Reconciliation under loss — design and implementation¶
What this teaches: how to close the loop between a model-checked design and real node code. check and check_liveness verify the design; simulate runs the implementation under a lossy, reordering network and holds it to the model via refinement. The fire-and-forget bug is caught with a reproducible seed.
The story¶
A control plane pushes a route-table version to an agent over a flaky link. The agent applies last-writer-wins. Two guarantees are required:
- Safety — the agent never serves a version the control plane never sent.
- Liveness — the agent always eventually converges to the latest version.
Layer 1: the design¶
The model is minimal — one action (deliver) advances the agent's applied version toward the control plane's desired version:
check verifies no deadlock and no stale-or-invented version. check_liveness proves convergence: under fair delivery, applied == desired is always eventually reached.
Layer 2: the implementation¶
Two real BaseNode classes, not model actions:
- ControlPlane — pushes the version and, optionally, re-sends on a timer until acked.
- Agent — applies the max version seen and acks.
simulate runs both under a network that drops ~30 % of messages and reorders the rest (NetworkModel(loss=0.3, min_latency=1, max_latency=3)).
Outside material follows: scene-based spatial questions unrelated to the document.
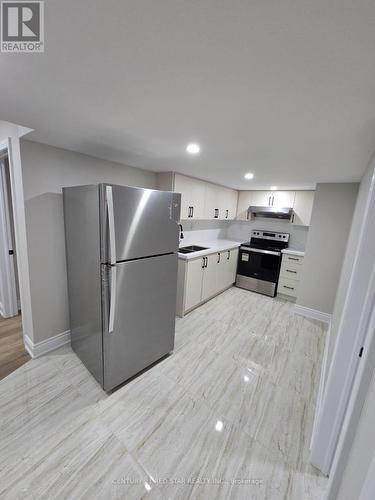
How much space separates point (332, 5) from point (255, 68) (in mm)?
304

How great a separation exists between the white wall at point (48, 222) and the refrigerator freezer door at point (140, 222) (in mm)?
890

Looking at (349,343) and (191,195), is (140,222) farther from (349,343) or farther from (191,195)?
(191,195)

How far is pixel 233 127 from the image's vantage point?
138 cm

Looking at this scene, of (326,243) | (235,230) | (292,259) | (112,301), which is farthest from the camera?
(235,230)

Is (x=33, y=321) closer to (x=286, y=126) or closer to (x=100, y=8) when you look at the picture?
(x=100, y=8)

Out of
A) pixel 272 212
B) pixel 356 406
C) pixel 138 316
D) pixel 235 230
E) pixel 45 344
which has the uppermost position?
pixel 272 212

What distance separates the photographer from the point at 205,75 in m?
0.87

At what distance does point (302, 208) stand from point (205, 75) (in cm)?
377

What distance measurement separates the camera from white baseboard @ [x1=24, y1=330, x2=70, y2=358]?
2.19 m

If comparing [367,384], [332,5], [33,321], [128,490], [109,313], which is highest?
[332,5]

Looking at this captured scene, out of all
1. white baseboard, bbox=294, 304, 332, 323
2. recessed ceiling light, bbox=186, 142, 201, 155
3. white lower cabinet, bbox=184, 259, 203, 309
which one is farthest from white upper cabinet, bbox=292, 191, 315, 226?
recessed ceiling light, bbox=186, 142, 201, 155

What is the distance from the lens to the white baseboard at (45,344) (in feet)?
7.19

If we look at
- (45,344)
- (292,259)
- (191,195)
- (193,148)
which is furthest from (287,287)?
(45,344)

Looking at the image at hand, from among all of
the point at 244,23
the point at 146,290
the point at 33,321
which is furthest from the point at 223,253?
the point at 244,23
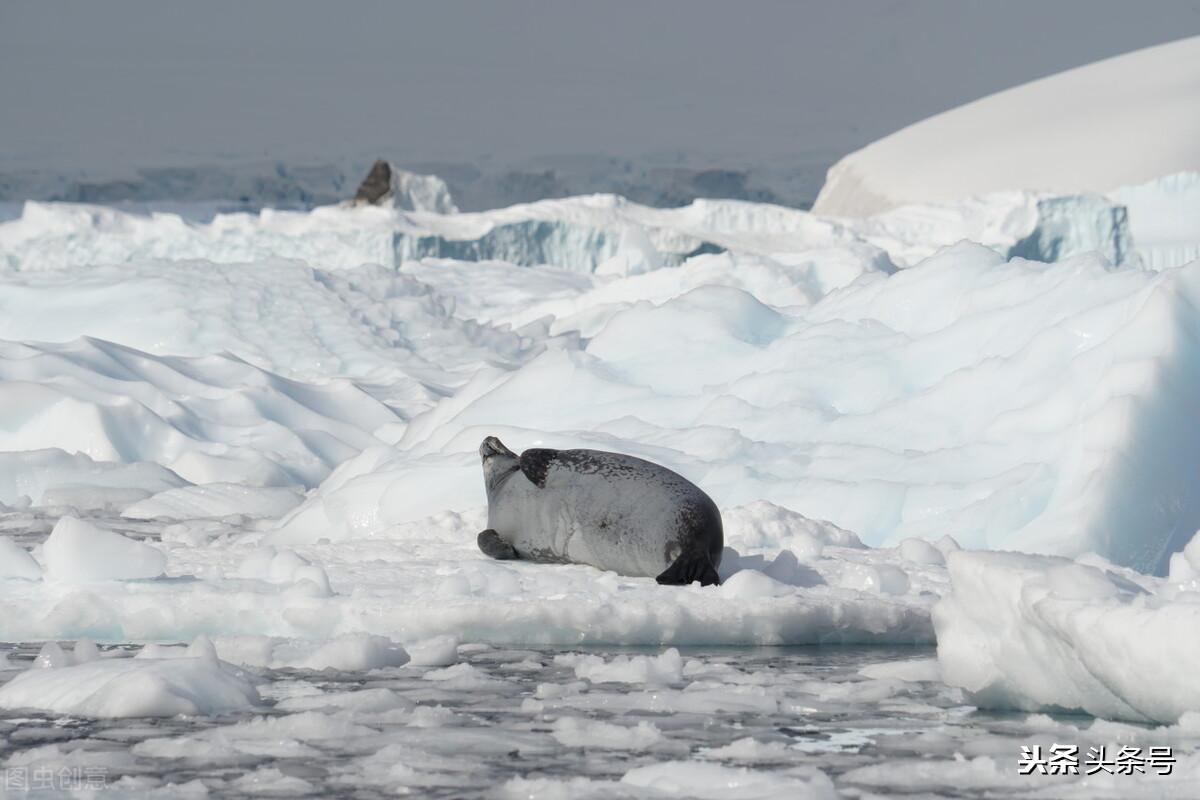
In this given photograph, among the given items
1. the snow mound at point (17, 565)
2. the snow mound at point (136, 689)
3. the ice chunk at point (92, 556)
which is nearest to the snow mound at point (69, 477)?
the snow mound at point (17, 565)

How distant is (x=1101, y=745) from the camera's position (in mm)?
3035

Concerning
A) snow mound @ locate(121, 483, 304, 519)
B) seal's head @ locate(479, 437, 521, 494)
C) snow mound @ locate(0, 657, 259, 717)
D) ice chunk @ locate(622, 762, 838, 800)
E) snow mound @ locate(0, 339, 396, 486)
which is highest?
seal's head @ locate(479, 437, 521, 494)

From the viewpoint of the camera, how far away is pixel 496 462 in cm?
599

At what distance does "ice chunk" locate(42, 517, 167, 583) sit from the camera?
484 cm

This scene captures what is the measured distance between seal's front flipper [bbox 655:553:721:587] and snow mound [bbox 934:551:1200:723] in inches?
54.4

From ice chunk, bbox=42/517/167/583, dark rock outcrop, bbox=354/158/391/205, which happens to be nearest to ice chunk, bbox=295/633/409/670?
ice chunk, bbox=42/517/167/583

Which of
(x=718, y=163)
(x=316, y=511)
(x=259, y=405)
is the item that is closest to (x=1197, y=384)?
(x=316, y=511)

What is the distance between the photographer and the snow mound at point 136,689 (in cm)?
333

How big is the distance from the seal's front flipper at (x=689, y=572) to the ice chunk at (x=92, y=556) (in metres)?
1.68

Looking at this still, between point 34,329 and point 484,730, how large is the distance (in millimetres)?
12199

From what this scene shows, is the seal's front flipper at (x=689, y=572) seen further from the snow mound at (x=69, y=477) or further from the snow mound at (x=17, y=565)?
the snow mound at (x=69, y=477)

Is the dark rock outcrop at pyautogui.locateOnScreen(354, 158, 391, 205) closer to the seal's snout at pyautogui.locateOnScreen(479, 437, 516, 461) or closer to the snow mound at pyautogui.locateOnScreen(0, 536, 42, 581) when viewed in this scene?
the seal's snout at pyautogui.locateOnScreen(479, 437, 516, 461)

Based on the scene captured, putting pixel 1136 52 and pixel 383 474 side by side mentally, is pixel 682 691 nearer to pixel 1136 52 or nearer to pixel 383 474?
pixel 383 474

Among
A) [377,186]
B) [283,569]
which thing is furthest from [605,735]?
[377,186]
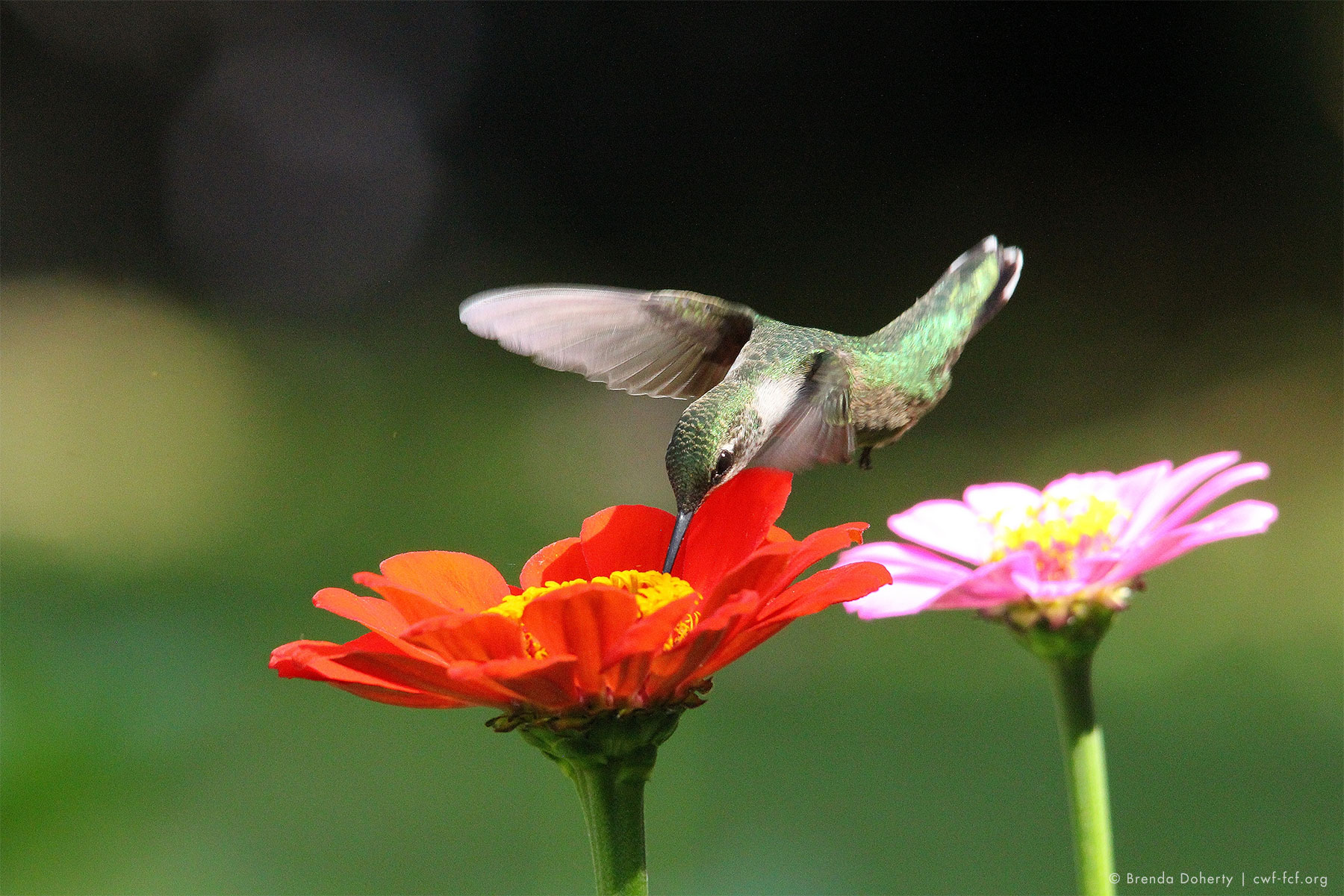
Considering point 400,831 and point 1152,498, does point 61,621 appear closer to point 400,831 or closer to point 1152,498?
point 400,831

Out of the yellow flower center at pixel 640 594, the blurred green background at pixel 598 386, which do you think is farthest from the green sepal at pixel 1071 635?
the blurred green background at pixel 598 386

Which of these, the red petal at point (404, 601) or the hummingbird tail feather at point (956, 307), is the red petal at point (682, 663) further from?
the hummingbird tail feather at point (956, 307)

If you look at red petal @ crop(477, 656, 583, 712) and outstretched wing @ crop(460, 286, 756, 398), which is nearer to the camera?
red petal @ crop(477, 656, 583, 712)

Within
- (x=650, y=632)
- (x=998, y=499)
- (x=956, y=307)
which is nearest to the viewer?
(x=650, y=632)

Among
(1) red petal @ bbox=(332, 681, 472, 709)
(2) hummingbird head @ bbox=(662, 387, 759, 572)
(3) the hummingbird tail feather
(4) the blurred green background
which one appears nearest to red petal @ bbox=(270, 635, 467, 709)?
(1) red petal @ bbox=(332, 681, 472, 709)

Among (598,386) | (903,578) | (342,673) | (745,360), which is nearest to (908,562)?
(903,578)

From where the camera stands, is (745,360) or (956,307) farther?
(956,307)

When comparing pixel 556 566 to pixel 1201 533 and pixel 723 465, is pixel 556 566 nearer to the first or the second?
pixel 723 465

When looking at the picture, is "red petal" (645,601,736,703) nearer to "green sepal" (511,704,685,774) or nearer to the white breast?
"green sepal" (511,704,685,774)
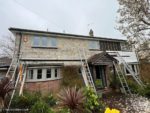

The snapshot function maps node state back to Spec, and model=build_model() with abstraction=lambda s: s enables refinement checking — every simulation step must be a valid model step or a stutter.
Fire-and-forget fails¶
Without the timer, the control plane sends once and never retries. If the single push is dropped, the agent never converges.
fire-and-forget push:
BUG FOUND — liveness on seed 7: applied==desired never reached
final world: Spec(desired=1, applied=0) (reproduce with seeds=[7])
Per-tick re-push converges¶
With repush=True, the control plane sends the version every 2 ticks until acked. No matter how many early pushes are dropped, the one that survives the healed link delivers the version.
Source¶
"""Verify a distributed protocol end to end, in pure Python -- design AND implementation.
The story: a control plane pushes a route-table version to an agent over a flaky link; the agent
applies last-writer-wins. We want two guarantees:
* SAFETY -- the agent never serves a version the control plane never intended.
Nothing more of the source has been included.